By Sean Henahan, Access Excellence

WASHINGTON, D.C. (1/9/97) A novel anti-malaria vaccine could represent the most promising therapeutic approach to this mosquito-borne disease since the discovery of quinine, according to preliminary clinical studies conducted at the Walter Reed Army Institute of Research.

Graphic: Electron micrograph of a red blood cell containing the malaria parasite, Plasmodium falciparum.

The clinical study involved three groups of volunteers who received different formulations of an experimental vaccine, and a control group of nonvaccinated volunteers. The volunteers were challenged by way of infected-mosquito bites, with a strain of the malaria parasite (Plasmodium falciparum) known to be sensitive to antimalarial treatment.

Only marginal protection was seen in the first two study groups. But six of seven patients in a third group treated with an enhanced formulation remained free of infection. All of the nonvaccinated volunteers became infected.

The candidate vaccine is based on a recombinant circumsporozoite protein from the parasite which causes malaria. This is fused to hepatitis B surface antigen (HBsAg), unfused HBsAg and one of three adjuvant (a substance added to a vaccine to bolster the immune response) regimens. An adjuvant called QS-21 appeared to be the element that made the difference in the three treatment groups.

In an editorial accompanying the published study, Ruth Nussenzweig, M.D., Ph.D., of the New York University Medical Center commented that "The design of this trial, which used three formulations of the vaccine that differed only with respect to the adjuvants, showed the important role of these immune potentiators in inducing protection and high levels of antisporozoite antibodies. The striking effect of certain adjuvants on the efficacy of immunization is noteworthy and likely to be applicable to other microbial subunit vaccines."

This is the first time that an experimental vaccine has achieved a high degree of protection against the pre-erythrocytic stages of a human malaria parasite. The results of this study should allow a better understanding of the immunological requirements for the development of an efficacious malaria vaccine, after more than 20 years of research in this field.

The final development of a malaria vaccine suitable for broad application will still require considerable work.
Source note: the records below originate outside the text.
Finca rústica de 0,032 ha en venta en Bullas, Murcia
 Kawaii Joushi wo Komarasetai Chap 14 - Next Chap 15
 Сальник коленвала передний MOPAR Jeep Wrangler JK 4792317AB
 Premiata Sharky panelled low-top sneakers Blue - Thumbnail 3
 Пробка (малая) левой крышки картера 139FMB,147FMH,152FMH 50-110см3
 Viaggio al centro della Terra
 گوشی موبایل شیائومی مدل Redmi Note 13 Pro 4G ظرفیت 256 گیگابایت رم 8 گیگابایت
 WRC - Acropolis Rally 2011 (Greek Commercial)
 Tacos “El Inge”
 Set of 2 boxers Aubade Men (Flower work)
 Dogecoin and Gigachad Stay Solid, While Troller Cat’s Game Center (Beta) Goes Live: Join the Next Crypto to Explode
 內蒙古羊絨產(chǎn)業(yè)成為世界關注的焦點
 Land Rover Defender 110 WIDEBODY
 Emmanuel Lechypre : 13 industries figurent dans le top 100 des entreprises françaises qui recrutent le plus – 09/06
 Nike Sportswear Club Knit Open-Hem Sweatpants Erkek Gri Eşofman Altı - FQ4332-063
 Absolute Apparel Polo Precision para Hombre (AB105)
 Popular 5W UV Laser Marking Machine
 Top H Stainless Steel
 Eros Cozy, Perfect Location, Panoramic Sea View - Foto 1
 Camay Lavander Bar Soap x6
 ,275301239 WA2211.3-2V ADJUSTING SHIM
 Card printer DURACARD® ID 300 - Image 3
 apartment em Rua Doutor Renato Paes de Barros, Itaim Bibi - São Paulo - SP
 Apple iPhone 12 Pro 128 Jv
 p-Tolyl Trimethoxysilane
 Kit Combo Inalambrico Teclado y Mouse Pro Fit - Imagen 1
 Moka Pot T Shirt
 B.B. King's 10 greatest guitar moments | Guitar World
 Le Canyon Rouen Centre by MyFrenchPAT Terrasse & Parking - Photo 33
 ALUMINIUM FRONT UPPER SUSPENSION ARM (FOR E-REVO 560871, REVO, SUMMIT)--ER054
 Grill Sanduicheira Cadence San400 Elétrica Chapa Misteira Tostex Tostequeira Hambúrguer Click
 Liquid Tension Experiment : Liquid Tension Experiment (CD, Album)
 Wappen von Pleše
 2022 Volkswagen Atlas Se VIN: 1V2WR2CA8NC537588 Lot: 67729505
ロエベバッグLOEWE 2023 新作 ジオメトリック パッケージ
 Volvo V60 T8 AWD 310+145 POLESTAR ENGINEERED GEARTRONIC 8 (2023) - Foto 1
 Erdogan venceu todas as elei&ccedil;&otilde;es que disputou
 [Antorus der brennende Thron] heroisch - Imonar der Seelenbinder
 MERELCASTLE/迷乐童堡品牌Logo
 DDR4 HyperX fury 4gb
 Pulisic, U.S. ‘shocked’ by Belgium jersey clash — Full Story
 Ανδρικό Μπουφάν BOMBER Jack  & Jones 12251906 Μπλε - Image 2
The parasite's surface protein that forms the basis of the current candidate vaccine is known to be highly variable in nature. In its current form, the candidate vaccine may not be effective against all variants. Duration of immunity and other parameters of the immune mechanisms involved also need to be understood.

In order to address these issues, a series of clinical trials, including a field trial of limited scope in West Africa, will be initiated in the course of the next few months with the existing vaccine. The possible need to incorporate additional antigens to the present vaccine will also be investigated.

The study appeared in The New England Journal of Medicine , January 9, 1997.